Görev tanımı:
Karar duyurusunda "DUYURU 2022/115" sözcüklerinden başlayıp "ve Sayı: 15/11/2022-32014)" sözcükleri de dahil olmak üzere o noktaya kadar uzanan bölümü, "Anayasa Mahkemesi" ifadesini "Yargıtay" ile değiştirerek yeniden yazın.

DUYURU 2022/115
CEP TELEFONU YAZIŞMALARININ İNCELENMESİ NEDENİYLE ÖZEL HAYATA SAYGI HAKKI VE HABERLEŞME HÜRRİYETİNİN İHLAL EDİLMESİ
(Anayasa Mahkemesi, Başvuru Numarası: 2019/25604, Karar Tarihi: 21/9/2022, R.G. Tarih ve Sayı: 15/11/2022-32014)
BAŞVURU KONUSU
Başvuru, özel bir şirkette çalışan başvurucunun bir iş arkadaşı ile yaptığı cep telefonu yazışmalarının işveren tarafından incelenmesi ve bu yazışmalar gerekçe gösterilerek iş akdinin feshedilmesi nedeniyle özel hayata saygı hakkı ile haberleşme hürriyetinin ihlal edildiği iddialarına ilişkindir.
OLAYLAR
Özel bir şirket çalışanı olan başvurucunun iş sözleşmesi, işveren tarafından 31/10/2017 tarihinde feshedilmiştir. Aynı işyerinde çalışan Ö.Ç. isimli kişiye verilen cep telefonunun incelenmesi sonucunda elde edilen mesaj içerikleri feshin gerekçesi olarak bildirilmiştir.
Başvurucu İstanbul Anadolu 7. İş Mahkemesinde (Mahkeme) işe iade istemiyle dava açmıştır. Dava dilekçesinde başvurucu; iş akdinin haksız olarak feshedildiğini, feshe dayanak yapılan mesajlaşma içeriklerinin bir suretinin fesih bildirimine eklenmediğini, yazışmaların hayal mahsulü olduğunu, şirketin verdiği telefon hatlarının çalışanların özel hayatlarında da kullanıldığını, bu yazışmaların kişisel veri olarak korunması gerektiğini ifade etmiştir.
Davalı şirket vekili davaya cevabında; işten ayrılan şirket çalışanı Ö.Ç.ye iş amacıyla tahsis edilen cep telefonunun müşterilerin iletişim bilgilerine ulaşmak için incelendiğini, başvurucu ile Ö.Ç. arasındaki mesajlaşmaların feshe dayanak yapılan içeriklerine ulaşıldığı vurgulanmıştır. Anılan mesaj içeriklerinde şirket çalışanları hakkında rahatsız edici, şirket çalışanlarının görev ve sorumluluklarını yerine getirmekten imtina ettiklerine dair hakaret içeren ifadeler olduğu belirtilmiştir.

Verilen malzeme:
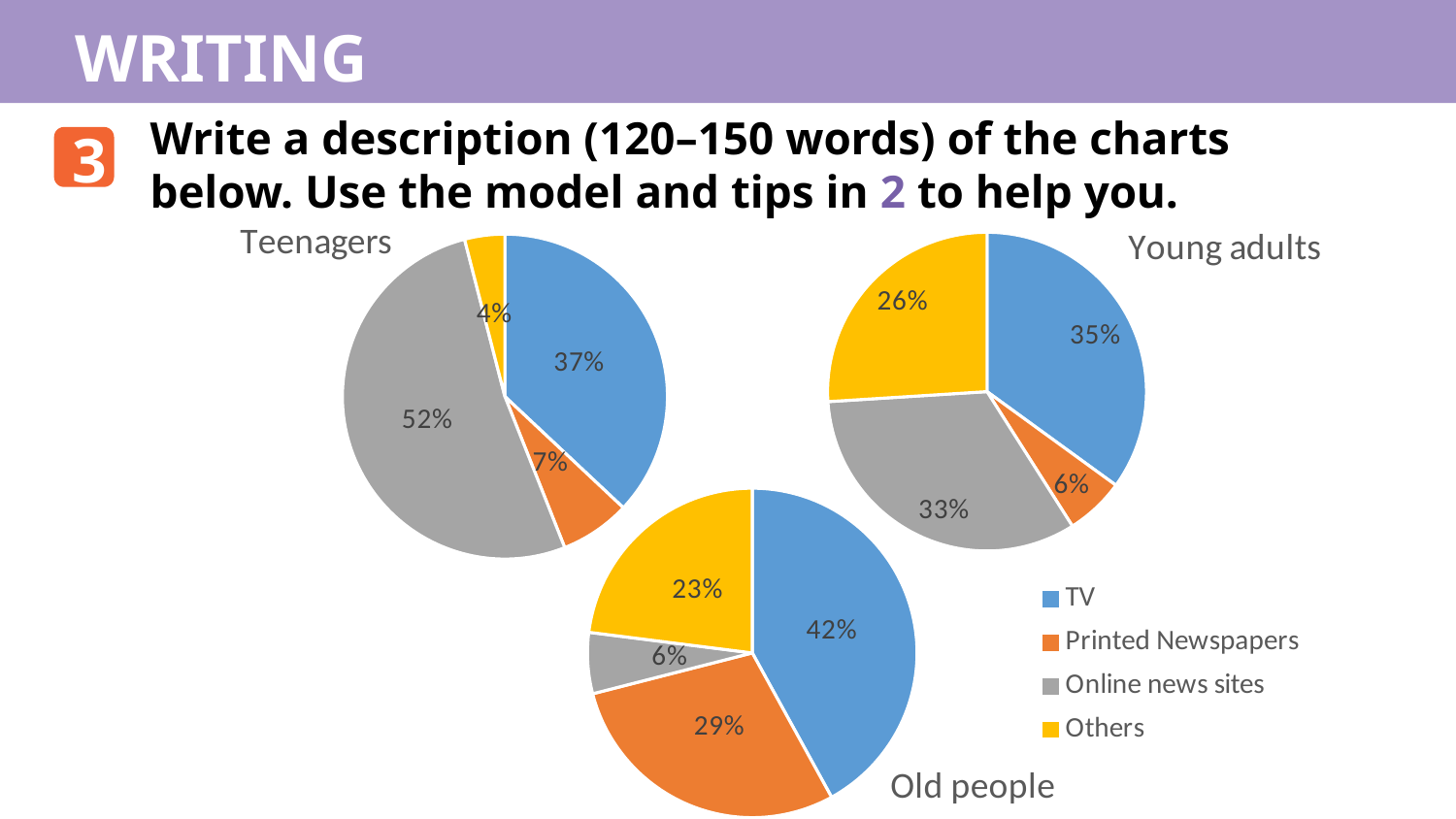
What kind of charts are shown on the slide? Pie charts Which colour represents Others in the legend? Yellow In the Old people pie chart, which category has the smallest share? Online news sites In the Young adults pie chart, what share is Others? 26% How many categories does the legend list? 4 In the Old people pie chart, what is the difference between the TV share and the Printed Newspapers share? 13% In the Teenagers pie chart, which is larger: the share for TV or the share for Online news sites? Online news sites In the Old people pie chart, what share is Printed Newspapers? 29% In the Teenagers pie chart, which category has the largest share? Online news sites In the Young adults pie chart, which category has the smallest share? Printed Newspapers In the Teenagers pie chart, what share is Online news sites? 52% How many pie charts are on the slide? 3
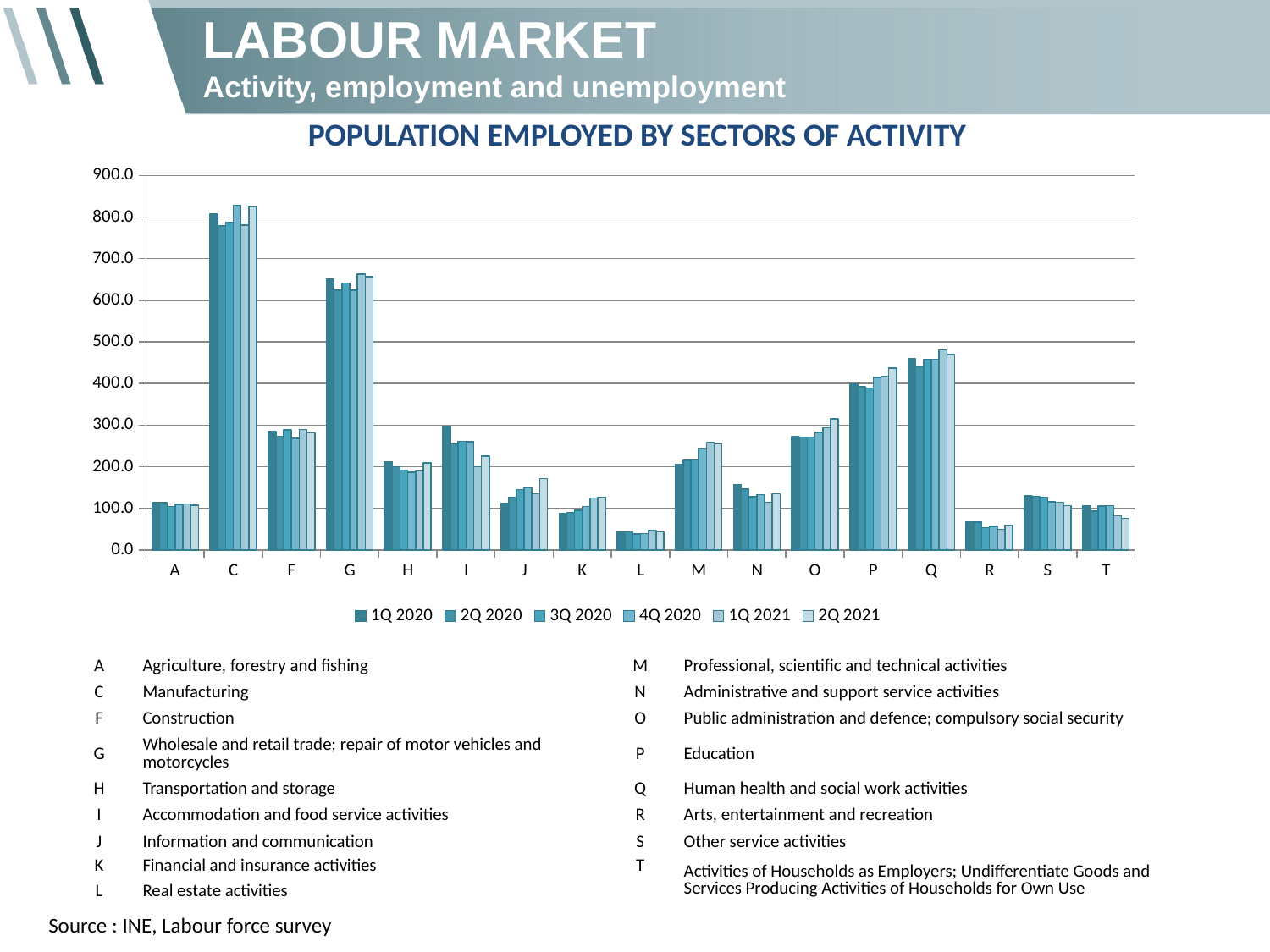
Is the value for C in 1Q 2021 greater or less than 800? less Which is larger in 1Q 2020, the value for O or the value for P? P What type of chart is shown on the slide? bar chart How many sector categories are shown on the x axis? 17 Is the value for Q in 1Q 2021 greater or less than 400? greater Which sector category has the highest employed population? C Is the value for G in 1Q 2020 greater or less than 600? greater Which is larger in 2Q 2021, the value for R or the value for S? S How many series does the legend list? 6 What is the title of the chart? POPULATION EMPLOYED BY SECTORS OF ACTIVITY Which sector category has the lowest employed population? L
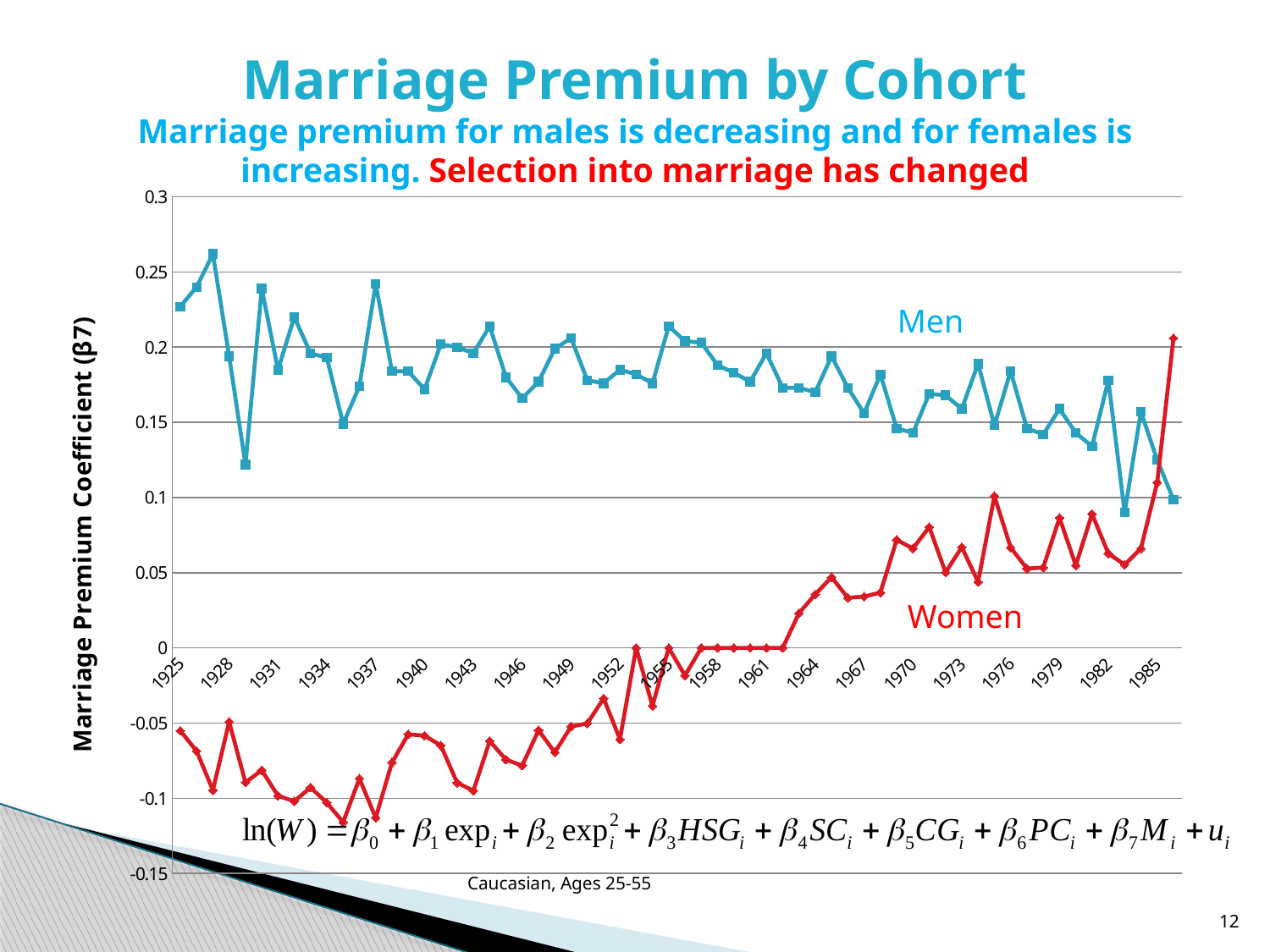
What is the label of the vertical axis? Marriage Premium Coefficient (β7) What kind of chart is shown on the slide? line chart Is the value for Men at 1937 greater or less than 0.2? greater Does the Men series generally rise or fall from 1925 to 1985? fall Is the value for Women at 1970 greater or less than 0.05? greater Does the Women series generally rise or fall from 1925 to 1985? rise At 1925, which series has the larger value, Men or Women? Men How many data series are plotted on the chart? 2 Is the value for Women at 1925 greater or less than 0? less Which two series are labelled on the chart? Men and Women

Görev çıktısı:
DUYURU 2022/115
CEP TELEFONU YAZIŞMALARININ İNCELENMESİ NEDENİYLE ÖZEL HAYATA SAYGI HAKKI VE HABERLEŞME HÜRRİYETİNİN İHLAL EDİLMESİ
(Yargıtay, Başvuru Numarası: 2019/25604, Karar Tarihi: 21/9/2022, R.G. Tarih ve Sayı: 15/11/2022-32014)